Our inaugural Vulnerable Road Users Workshop
iMOVE already has 14 projects up and running, with more in the works, and more to be announced soon. But this week we ran an event to inspire more projects, from more organisations, tackling a specific issue – vulnerable road users.
The iMOVE Vulnerable Road Users Workshop saw over 40 people attend, from over 30 organisations, assembled at the offices of Sydney Rail.
Before getting into the to and fro of moving from problems to project ideas, a group from Arup gave a presentation on statistics and safety risks as regards vulnerable road users. Using publicly available data, so not *the* complete picture, the numbers presented were sobering. On average, this is what is happening:
- Pedestrians: involved in a crash every 2 hours
- Cyclists: involved in a crash every 1.75 hours
- Motorcyclists: involved in a crash every hour
Those numbers are drawn from partial data, and did not include stats from Western Australia. It’s also important to note that not all incidents are reported. Even based on the numbers above, it’s hard to draw any other conclusion other than this is an area that demands attention and solutions.
Clearly that’s a lot of people, and a lot of families, being affected. It’s a cost to people, and a cost to the community. One speaker made the observation that one brain injury can lead to a claim of up to $8 million dollars.

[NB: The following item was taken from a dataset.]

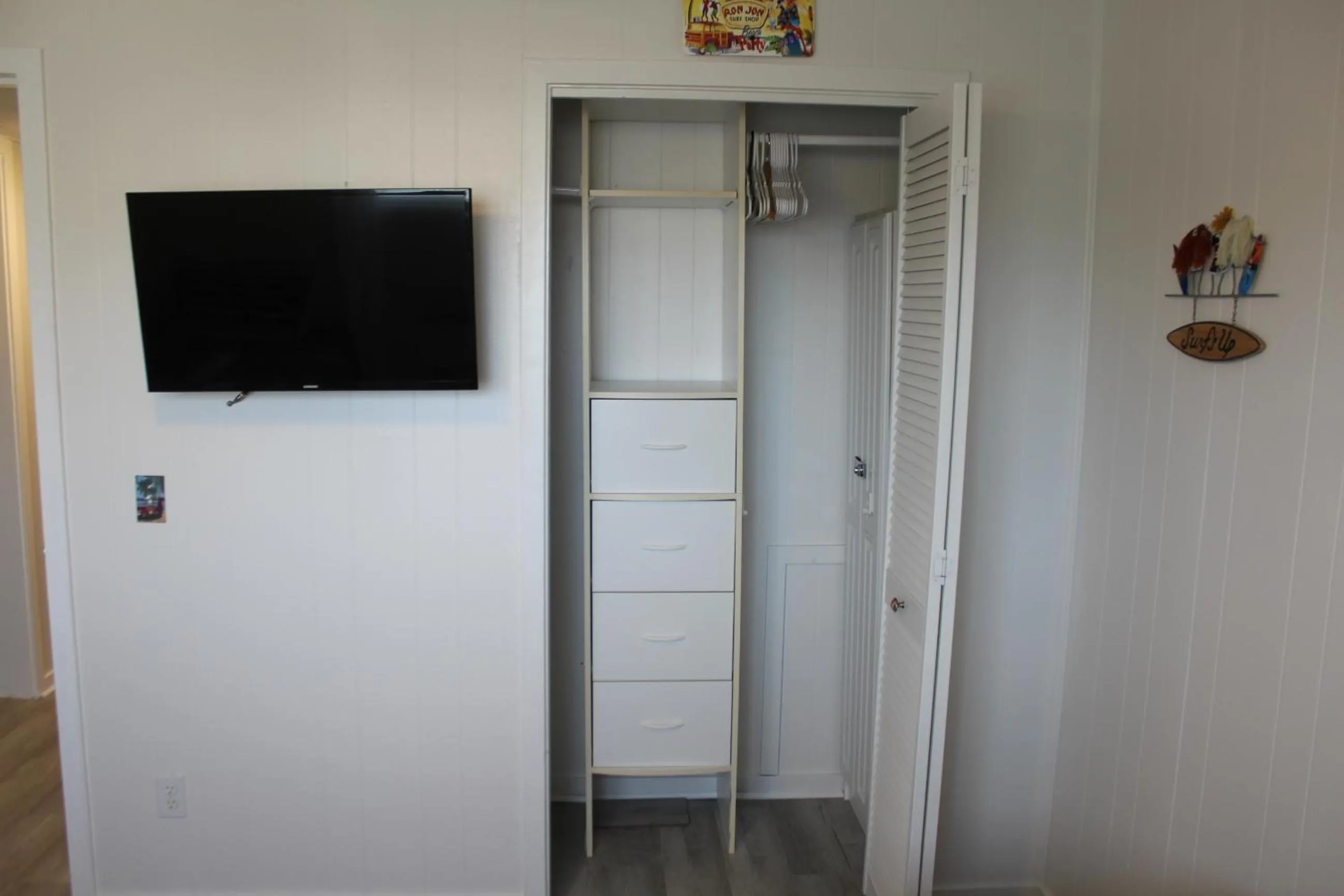 TV and multimedia in Gorgeous 2 Bedroom Condo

The rest of the workshop agenda saw broad topics canvassed, which then were distilled into smaller topics, and then further refined into possible project ideas.
Themes that were discussed, over and above how to generally improve safety for pedestrians, cyclists, and motorcyclists, included: children and the elderly, disabled road users, young drivers, light rail interaction, intersection safety, the balance between safety and efficiency, inclusive introduction of new technologies, school zones, active transport, and more.

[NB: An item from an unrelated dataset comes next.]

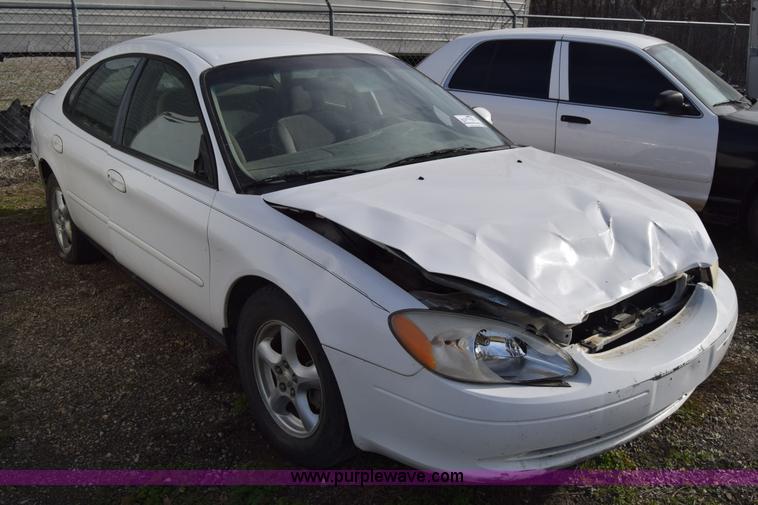 image for item L1000 2001 Ford Taurus SES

The beauty of events like this are that in addition to what’s discussed on the day, ideas are also planted and communicated in the following days and weeks.
“Today was about framing the biggest problems, ones that we can distil into real projects in the near future. The next steps, in future workshops on this topic, are to investigate how to create solutions for these problems,” said Jeff Kasparian, iMOVE Programs Director.
This was iMOVE’s first workshop to address this issue, and we’ll have more to say on the topic as projects born of this workshop are planned, joined, and commenced. We’ll also be running workshops on other issues, with our next workshop to tackle the rather big, rather important area of transport data.